**DATA FOR PROCESSING:**
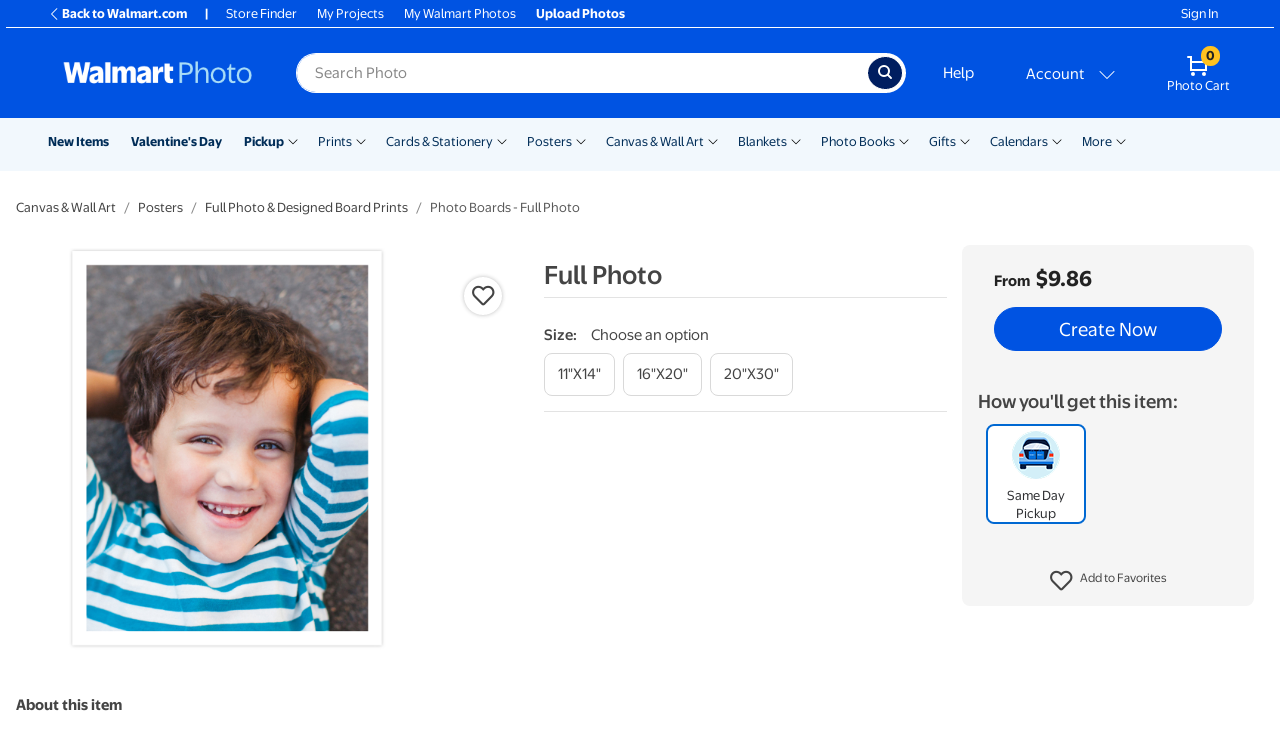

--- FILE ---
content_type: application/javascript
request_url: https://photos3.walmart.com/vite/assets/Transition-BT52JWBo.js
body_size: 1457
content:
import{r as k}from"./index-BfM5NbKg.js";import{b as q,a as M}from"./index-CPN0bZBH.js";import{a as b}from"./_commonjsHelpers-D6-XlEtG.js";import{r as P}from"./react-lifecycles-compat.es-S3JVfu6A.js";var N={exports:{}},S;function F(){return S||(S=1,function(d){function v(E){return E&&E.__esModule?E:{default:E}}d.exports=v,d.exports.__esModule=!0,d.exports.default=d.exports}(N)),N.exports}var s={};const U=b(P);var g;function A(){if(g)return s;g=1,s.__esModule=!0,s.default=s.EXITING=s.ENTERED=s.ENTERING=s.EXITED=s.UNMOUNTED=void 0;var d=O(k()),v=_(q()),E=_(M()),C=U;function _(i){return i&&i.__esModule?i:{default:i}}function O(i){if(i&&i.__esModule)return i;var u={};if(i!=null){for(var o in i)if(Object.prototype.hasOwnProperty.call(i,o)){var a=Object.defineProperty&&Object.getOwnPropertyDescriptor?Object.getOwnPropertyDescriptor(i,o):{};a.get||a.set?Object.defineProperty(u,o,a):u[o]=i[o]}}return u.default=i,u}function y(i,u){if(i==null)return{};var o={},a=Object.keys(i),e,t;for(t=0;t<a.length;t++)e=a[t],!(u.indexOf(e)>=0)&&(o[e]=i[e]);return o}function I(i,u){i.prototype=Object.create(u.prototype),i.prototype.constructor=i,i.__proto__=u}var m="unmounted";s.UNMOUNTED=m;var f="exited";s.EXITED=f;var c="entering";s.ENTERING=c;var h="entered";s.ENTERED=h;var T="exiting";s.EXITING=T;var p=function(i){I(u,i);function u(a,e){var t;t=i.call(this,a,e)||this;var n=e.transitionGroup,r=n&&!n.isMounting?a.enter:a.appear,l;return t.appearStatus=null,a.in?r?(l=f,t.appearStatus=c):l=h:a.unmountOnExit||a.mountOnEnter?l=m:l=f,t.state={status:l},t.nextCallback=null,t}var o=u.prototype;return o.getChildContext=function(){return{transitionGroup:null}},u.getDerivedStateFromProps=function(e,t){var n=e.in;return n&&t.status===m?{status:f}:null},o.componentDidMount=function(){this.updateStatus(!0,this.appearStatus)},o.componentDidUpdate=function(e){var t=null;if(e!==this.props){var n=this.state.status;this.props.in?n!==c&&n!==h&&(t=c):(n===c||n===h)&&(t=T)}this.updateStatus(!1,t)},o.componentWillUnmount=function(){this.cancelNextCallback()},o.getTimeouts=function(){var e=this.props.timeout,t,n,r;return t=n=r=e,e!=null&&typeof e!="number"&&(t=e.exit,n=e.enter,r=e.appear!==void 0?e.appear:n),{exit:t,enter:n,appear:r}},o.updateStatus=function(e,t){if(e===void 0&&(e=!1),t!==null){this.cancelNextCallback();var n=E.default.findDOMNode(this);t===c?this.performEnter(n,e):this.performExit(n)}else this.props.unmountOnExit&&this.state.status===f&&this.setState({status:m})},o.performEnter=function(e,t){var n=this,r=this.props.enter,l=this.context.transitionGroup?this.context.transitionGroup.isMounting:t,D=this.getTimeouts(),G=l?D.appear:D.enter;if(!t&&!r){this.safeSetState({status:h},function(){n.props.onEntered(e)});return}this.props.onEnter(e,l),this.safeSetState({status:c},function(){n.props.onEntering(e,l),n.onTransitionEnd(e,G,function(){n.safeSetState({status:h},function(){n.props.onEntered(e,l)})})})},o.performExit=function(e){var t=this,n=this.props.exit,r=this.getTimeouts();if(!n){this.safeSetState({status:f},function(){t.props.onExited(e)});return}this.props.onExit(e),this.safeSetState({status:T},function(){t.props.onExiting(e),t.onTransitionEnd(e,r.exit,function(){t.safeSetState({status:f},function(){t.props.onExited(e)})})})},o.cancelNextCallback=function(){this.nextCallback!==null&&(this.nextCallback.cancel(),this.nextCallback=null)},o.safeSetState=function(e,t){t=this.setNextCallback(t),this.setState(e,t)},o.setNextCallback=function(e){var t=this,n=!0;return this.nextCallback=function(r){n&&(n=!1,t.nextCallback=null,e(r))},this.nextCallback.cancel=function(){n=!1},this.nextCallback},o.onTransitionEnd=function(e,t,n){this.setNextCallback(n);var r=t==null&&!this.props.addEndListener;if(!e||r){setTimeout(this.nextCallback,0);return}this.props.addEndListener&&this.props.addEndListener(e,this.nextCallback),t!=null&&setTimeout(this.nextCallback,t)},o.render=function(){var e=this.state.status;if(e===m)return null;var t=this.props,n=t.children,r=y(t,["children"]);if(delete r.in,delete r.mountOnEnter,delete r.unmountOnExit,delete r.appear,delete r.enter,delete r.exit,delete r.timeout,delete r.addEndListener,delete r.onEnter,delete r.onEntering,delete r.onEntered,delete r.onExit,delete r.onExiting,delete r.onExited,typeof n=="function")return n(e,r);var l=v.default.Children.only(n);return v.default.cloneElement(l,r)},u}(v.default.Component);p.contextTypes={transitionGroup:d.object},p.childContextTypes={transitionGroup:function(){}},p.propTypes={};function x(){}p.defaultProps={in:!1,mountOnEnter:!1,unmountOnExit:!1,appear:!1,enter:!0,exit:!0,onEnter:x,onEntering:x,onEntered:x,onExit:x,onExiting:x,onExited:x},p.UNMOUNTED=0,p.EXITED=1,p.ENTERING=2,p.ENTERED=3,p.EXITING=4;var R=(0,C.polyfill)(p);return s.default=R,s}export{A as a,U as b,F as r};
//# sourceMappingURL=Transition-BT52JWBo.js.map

**ASSIGNED TASK:** Could you write out every record exactly, leaving the pictures out?

**EXERCISE SOLUTION:**
--- FILE ---
content_type: application/javascript
request_url: https://photos3.walmart.com/vite/assets/Transition-BT52JWBo.js
body_size: 1457
content:
import{r as k}from"./index-BfM5NbKg.js";import{b as q,a as M}from"./index-CPN0bZBH.js";import{a as b}from"./_commonjsHelpers-D6-XlEtG.js";import{r as P}from"./react-lifecycles-compat.es-S3JVfu6A.js";var N={exports:{}},S;function F(){return S||(S=1,function(d){function v(E){return E&&E.__esModule?E:{default:E}}d.exports=v,d.exports.__esModule=!0,d.exports.default=d.exports}(N)),N.exports}var s={};const U=b(P);var g;function A(){if(g)return s;g=1,s.__esModule=!0,s.default=s.EXITING=s.ENTERED=s.ENTERING=s.EXITED=s.UNMOUNTED=void 0;var d=O(k()),v=_(q()),E=_(M()),C=U;function _(i){return i&&i.__esModule?i:{default:i}}function O(i){if(i&&i.__esModule)return i;var u={};if(i!=null){for(var o in i)if(Object.prototype.hasOwnProperty.call(i,o)){var a=Object.defineProperty&&Object.getOwnPropertyDescriptor?Object.getOwnPropertyDescriptor(i,o):{};a.get||a.set?Object.defineProperty(u,o,a):u[o]=i[o]}}return u.default=i,u}function y(i,u){if(i==null)return{};var o={},a=Object.keys(i),e,t;for(t=0;t<a.length;t++)e=a[t],!(u.indexOf(e)>=0)&&(o[e]=i[e]);return o}function I(i,u){i.prototype=Object.create(u.prototype),i.prototype.constructor=i,i.__proto__=u}var m="unmounted";s.UNMOUNTED=m;var f="exited";s.EXITED=f;var c="entering";s.ENTERING=c;var h="entered";s.ENTERED=h;var T="exiting";s.EXITING=T;var p=function(i){I(u,i);function u(a,e){var t;t=i.call(this,a,e)||this;var n=e.transitionGroup,r=n&&!n.isMounting?a.enter:a.appear,l;return t.appearStatus=null,a.in?r?(l=f,t.appearStatus=c):l=h:a.unmountOnExit||a.mountOnEnter?l=m:l=f,t.state={status:l},t.nextCallback=null,t}var o=u.prototype;return o.getChildContext=function(){return{transitionGroup:null}},u.getDerivedStateFromProps=function(e,t){var n=e.in;return n&&t.status===m?{status:f}:null},o.componentDidMount=function(){this.updateStatus(!0,this.appearStatus)},o.componentDidUpdate=function(e){var t=null;if(e!==this.props){var n=this.state.status;this.props.in?n!==c&&n!==h&&(t=c):(n===c||n===h)&&(t=T)}this.updateStatus(!1,t)},o.componentWillUnmount=function(){this.cancelNextCallback()},o.getTimeouts=function(){var e=this.props.timeout,t,n,r;return t=n=r=e,e!=null&&typeof e!="number"&&(t=e.exit,n=e.enter,r=e.appear!==void 0?e.appear:n),{exit:t,enter:n,appear:r}},o.updateStatus=function(e,t){if(e===void 0&&(e=!1),t!==null){this.cancelNextCallback();var n=E.default.findDOMNode(this);t===c?this.performEnter(n,e):this.performExit(n)}else this.props.unmountOnExit&&this.state.status===f&&this.setState({status:m})},o.performEnter=function(e,t){var n=this,r=this.props.enter,l=this.context.transitionGroup?this.context.transitionGroup.isMounting:t,D=this.getTimeouts(),G=l?D.appear:D.enter;if(!t&&!r){this.safeSetState({status:h},function(){n.props.onEntered(e)});return}this.props.onEnter(e,l),this.safeSetState({status:c},function(){n.props.onEntering(e,l),n.onTransitionEnd(e,G,function(){n.safeSetState({status:h},function(){n.props.onEntered(e,l)})})})},o.performExit=function(e){var t=this,n=this.props.exit,r=this.getTimeouts();if(!n){this.safeSetState({status:f},function(){t.props.onExited(e)});return}this.props.onExit(e),this.safeSetState({status:T},function(){t.props.onExiting(e),t.onTransitionEnd(e,r.exit,function(){t.safeSetState({status:f},function(){t.props.onExited(e)})})})},o.cancelNextCallback=function(){this.nextCallback!==null&&(this.nextCallback.cancel(),this.nextCallback=null)},o.safeSetState=function(e,t){t=this.setNextCallback(t),this.setState(e,t)},o.setNextCallback=function(e){var t=this,n=!0;return this.nextCallback=function(r){n&&(n=!1,t.nextCallback=null,e(r))},this.nextCallback.cancel=function(){n=!1},this.nextCallback},o.onTransitionEnd=function(e,t,n){this.setNextCallback(n);var r=t==null&&!this.props.addEndListener;if(!e||r){setTimeout(this.nextCallback,0);return}this.props.addEndListener&&this.props.addEndListener(e,this.nextCallback),t!=null&&setTimeout(this.nextCallback,t)},o.render=function(){var e=this.state.status;if(e===m)return null;var t=this.props,n=t.children,r=y(t,["children"]);if(delete r.in,delete r.mountOnEnter,delete r.unmountOnExit,delete r.appear,delete r.enter,delete r.exit,delete r.timeout,delete r.addEndListener,delete r.onEnter,delete r.onEntering,delete r.onEntered,delete r.onExit,delete r.onExiting,delete r.onExited,typeof n=="function")return n(e,r);var l=v.default.Children.only(n);return v.default.cloneElement(l,r)},u}(v.default.Component);p.contextTypes={transitionGroup:d.object},p.childContextTypes={transitionGroup:function(){}},p.propTypes={};function x(){}p.defaultProps={in:!1,mountOnEnter:!1,unmountOnExit:!1,appear:!1,enter:!0,exit:!0,onEnter:x,onEntering:x,onEntered:x,onExit:x,onExiting:x,onExited:x},p.UNMOUNTED=0,p.EXITED=1,p.ENTERING=2,p.ENTERED=3,p.EXITING=4;var R=(0,C.polyfill)(p);return s.default=R,s}export{A as a,U as b,F as r};
//# sourceMappingURL=Transition-BT52JWBo.js.map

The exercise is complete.